GIVEN DATA:
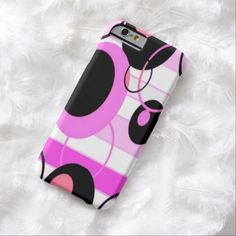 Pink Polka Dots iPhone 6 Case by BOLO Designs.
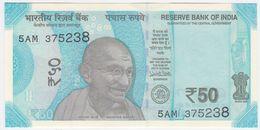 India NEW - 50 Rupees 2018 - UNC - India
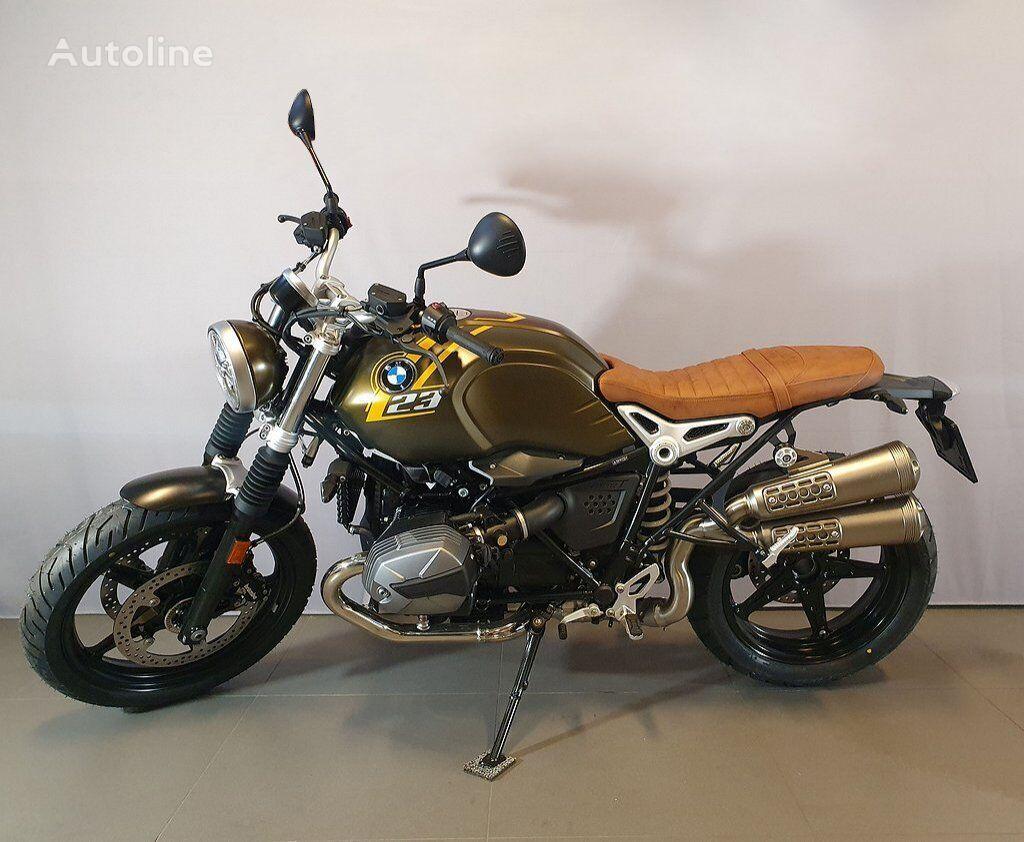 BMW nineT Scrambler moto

WORK TASK:
Write out the material above without changing a word, and skip any picture.

RESPONSE FOR THIS EXERCISE:
 Pink Polka Dots iPhone 6 Case by BOLO Designs.
 India NEW - 50 Rupees 2018 - UNC - India
 BMW nineT Scrambler moto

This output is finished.